No, I don’t think it’s a bug, if PyTorch internally makes sure that the input and parameter uses the same memory layout.
Also, the result is the same:

input = torch.randint(1, 10, (2, 8, 4, 4), dtype=torch.float32, device="cuda", requires_grad=True)
model = torch.nn.Conv2d(8, 5, 3).cuda().float()

input = input.contiguous(memory_format=torch.channels_last)
model = model.to(memory_format=torch.channels_last) # Module parameters need to be Channels Last

out_ref = model(input)
print(out_ref.is_contiguous(memory_format=torch.channels_last))
> True

model.to(memory_format=torch.contiguous_format)
out = model(input)

print(out.is_contiguous(memory_format=torch.channels_last))
> True

print((out_ref - out).abs().max())
> tensor(0., device='cuda:0', grad_fn=<MaxBackward1>)

What does it mean? To me it seems when the layout is different, the op should fail with a “memory layout mismatch” error message. Otherwise, how does the Pytorch know which layout is the correct one? Does it convert weight to channel_last, to match input, or does it convert input to channel_first to match weight? If it’s always the former, what’s the point of model=model.to(memory_format=torch.channels_last) line?

This might have been one possible approach, but would potentially break ambiguous memory layout checks, such as 1x1 kernels.
The current implementations checks, if the suggested memory format of the input or weight is channels_last (code) and should use it, if applicable.

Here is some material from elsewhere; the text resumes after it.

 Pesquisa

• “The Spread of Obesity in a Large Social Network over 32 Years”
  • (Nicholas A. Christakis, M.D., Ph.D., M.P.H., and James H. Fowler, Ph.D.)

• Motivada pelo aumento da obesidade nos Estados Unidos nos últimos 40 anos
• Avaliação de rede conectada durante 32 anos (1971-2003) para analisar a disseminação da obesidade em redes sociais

I see. So does this mean that, in the tutorial example, it’s not necessary to set input to channels_last - it’s redundant because setting the model to channels_last forces it anyway. Is there any situation where we would want to set the inputs in addition to setting the model?

I would always set the memory layout explicitly, not rely on the internal workflow of fixing ambiguous memory layouts, and would stick to the tutorial.

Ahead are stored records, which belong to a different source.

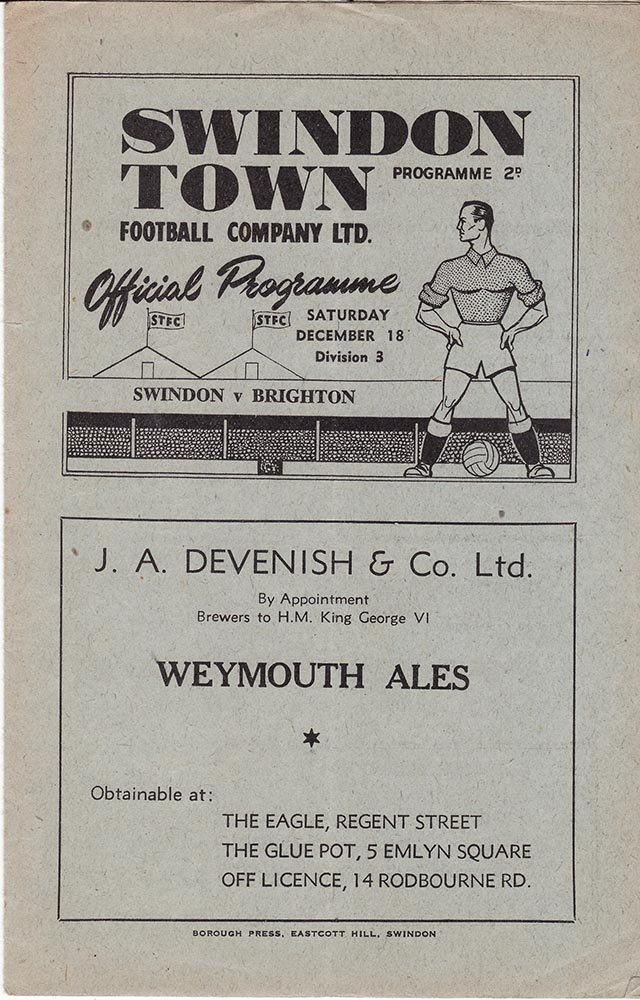 SWINDON TOWN

PROGRAMME 2D

FOOTBALL COMPANY LTD.

Official Programme

STFC

STFC

SATURDAY
DECEMBER 18
Division 3

SWINDON v BRIGHTON

J. A. DEVENISH & Co. Ltd.

By Appointment
Brewers to H.M. King George VI

WEYMOUTH ALES

Obtainable at:

THE EAGLE, REGENT STREET
THE GLUE POT, 5 EMLYN SQUARE
OFF LICENCE, 14 RODBOURNE RD.

BOROUGH PRESS, EASTCOTT HILL, SWINDON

Makes sense, thank you Piotr. I have to say, this behavior will cause confusion, because people will forget to set one or the other, see that it still works, and will wonder whether it actually worked as intended. At the very least I’d mention something about this in the tutorial.

2 Likes

Is it possible to run a Conv2d on a NHWC tensor (not NCHW)? it seems that if I put channels explicitely at the end of @michaelklachko example and keep “channels_last” behavior it does not work.

Not sure what you mean by “put channels explicitly”. If you mean you manually transposed the tensor so that channels dim is the last one, then yes, it will fail, because “channels_last” feature is designed to work with tensors in their default shapes. The transformation happens internally.

Like I said, this is going to be confusing to people until the docs and error messages are improved.

yes i agree and yes this is what i meant. It would be easier to allow conv2d operator to run on NHWC tensors.